TASK REQUIREMENTS: Convert the stretch from the line containing "With this photo as reference, of" through the end of the rows into a Markdown table with the columns No. and Text, numbering each line and leaving out blank lines and pictures.
--*--
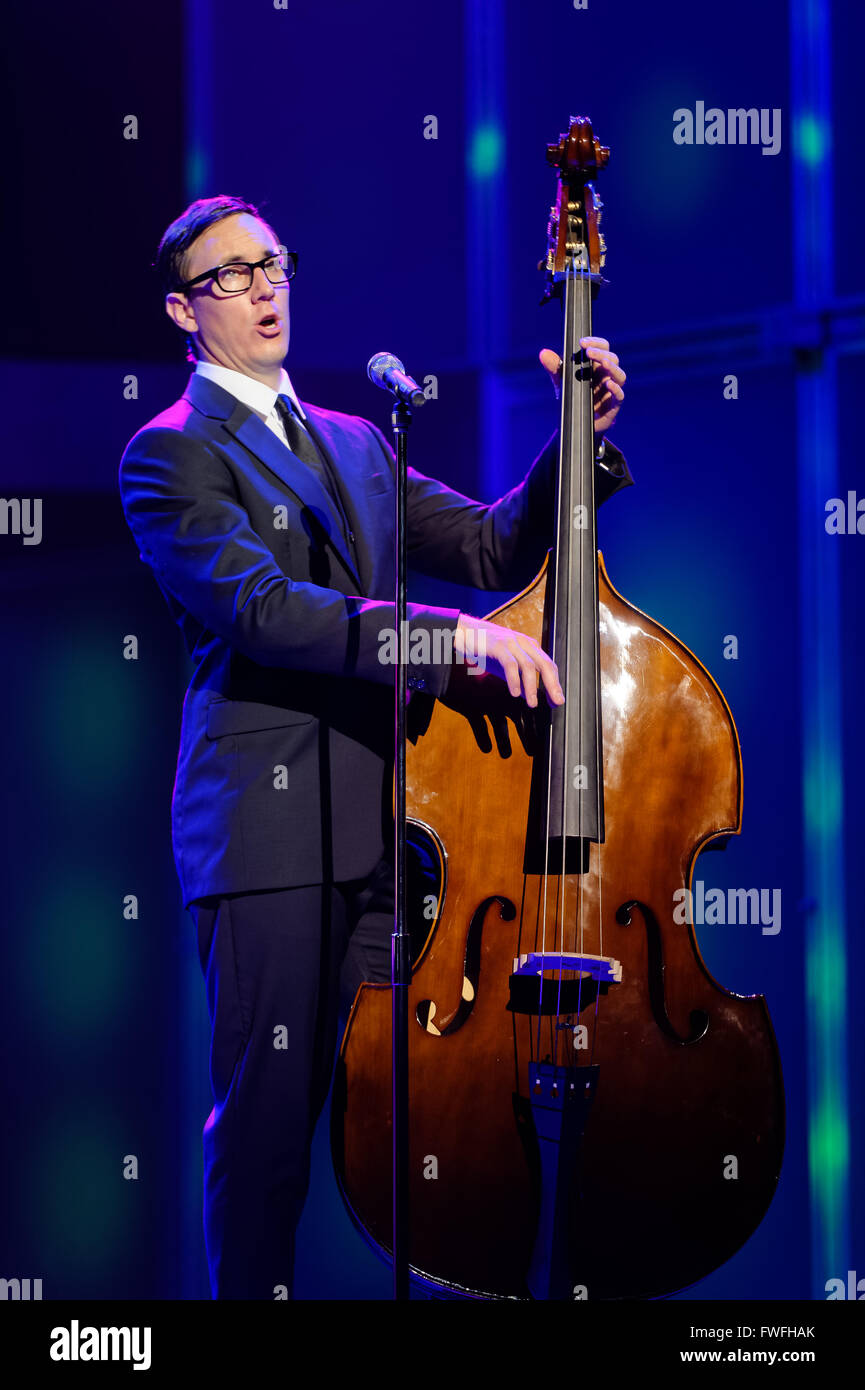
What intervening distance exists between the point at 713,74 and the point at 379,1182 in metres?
2.08

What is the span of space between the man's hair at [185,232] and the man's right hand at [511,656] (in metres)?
0.76

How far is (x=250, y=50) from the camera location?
2.95m

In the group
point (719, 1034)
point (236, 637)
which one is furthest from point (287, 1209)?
point (236, 637)

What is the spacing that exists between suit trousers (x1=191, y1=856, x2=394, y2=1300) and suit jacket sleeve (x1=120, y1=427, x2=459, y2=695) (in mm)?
382

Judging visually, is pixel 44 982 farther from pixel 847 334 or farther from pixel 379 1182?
pixel 847 334

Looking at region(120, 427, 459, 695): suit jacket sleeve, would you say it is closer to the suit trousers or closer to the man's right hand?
the man's right hand

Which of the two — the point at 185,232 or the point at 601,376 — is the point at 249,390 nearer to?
the point at 185,232

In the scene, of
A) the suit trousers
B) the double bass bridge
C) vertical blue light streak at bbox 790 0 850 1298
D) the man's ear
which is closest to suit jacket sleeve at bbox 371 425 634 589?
the man's ear

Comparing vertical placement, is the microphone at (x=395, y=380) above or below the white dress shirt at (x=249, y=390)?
below

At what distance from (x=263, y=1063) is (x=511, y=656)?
712mm

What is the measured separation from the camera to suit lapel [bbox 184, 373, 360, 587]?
2334 millimetres

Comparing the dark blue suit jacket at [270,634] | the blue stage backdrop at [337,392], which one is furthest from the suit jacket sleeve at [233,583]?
the blue stage backdrop at [337,392]

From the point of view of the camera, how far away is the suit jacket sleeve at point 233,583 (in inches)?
84.4

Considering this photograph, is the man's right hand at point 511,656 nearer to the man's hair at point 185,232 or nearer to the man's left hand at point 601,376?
the man's left hand at point 601,376
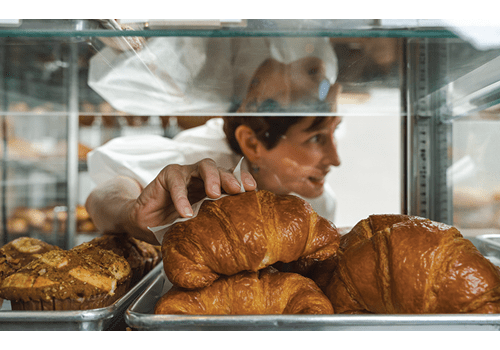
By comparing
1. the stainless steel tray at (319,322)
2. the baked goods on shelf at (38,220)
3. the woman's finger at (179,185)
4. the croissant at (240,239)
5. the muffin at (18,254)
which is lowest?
the baked goods on shelf at (38,220)

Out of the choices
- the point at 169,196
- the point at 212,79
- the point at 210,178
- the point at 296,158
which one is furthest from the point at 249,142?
the point at 210,178

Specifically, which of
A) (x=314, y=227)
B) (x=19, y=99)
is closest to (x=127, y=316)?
(x=314, y=227)

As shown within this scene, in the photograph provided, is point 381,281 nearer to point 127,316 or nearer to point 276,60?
point 127,316

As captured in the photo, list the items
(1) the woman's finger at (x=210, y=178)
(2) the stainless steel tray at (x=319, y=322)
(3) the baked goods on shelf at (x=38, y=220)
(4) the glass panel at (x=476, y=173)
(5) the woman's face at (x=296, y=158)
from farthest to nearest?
(3) the baked goods on shelf at (x=38, y=220) → (5) the woman's face at (x=296, y=158) → (4) the glass panel at (x=476, y=173) → (1) the woman's finger at (x=210, y=178) → (2) the stainless steel tray at (x=319, y=322)

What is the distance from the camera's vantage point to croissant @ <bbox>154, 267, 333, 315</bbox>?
25.3 inches

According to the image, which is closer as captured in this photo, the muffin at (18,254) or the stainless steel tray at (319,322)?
the stainless steel tray at (319,322)

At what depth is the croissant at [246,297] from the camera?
2.11 ft

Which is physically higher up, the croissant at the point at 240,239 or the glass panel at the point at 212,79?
the glass panel at the point at 212,79

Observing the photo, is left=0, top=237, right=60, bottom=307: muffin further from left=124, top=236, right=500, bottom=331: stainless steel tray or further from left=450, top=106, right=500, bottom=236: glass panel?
left=450, top=106, right=500, bottom=236: glass panel

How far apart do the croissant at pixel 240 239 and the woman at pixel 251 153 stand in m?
0.30

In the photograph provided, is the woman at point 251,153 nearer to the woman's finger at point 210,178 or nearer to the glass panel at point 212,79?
the glass panel at point 212,79

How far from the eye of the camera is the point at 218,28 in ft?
2.30

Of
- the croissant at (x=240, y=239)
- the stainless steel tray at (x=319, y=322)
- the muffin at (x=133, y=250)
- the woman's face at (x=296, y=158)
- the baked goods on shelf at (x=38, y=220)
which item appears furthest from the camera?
the baked goods on shelf at (x=38, y=220)

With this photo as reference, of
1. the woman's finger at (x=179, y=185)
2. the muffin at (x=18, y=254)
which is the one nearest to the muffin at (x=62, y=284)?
the muffin at (x=18, y=254)
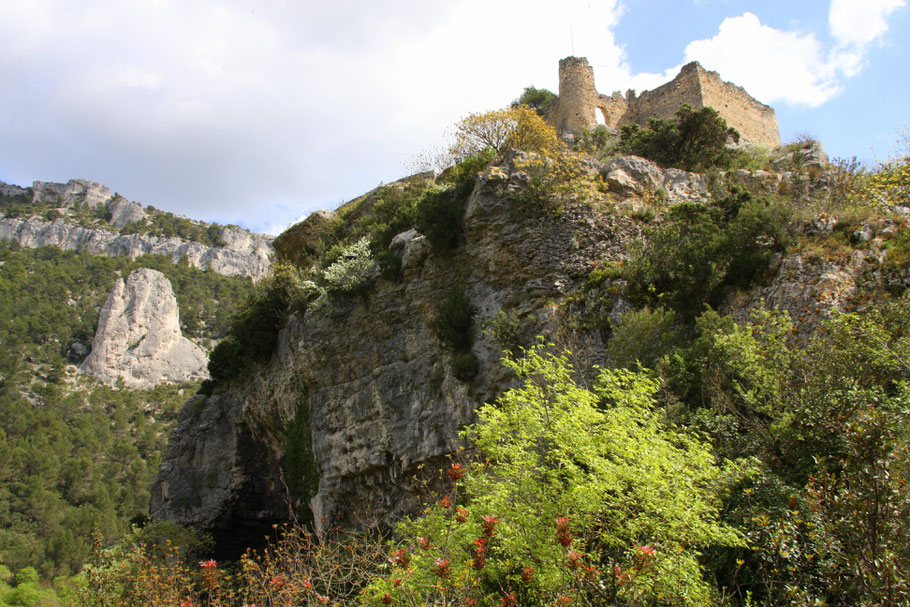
--*--
TASK RESPONSE:
| No. | Text |
|---|---|
| 1 | With this photo as reference, of |
| 2 | 1. the woman's finger at (x=179, y=185) |
| 3 | 2. the muffin at (x=18, y=254) |
| 4 | which is the one nearest to the muffin at (x=62, y=284)? |
| 5 | the muffin at (x=18, y=254) |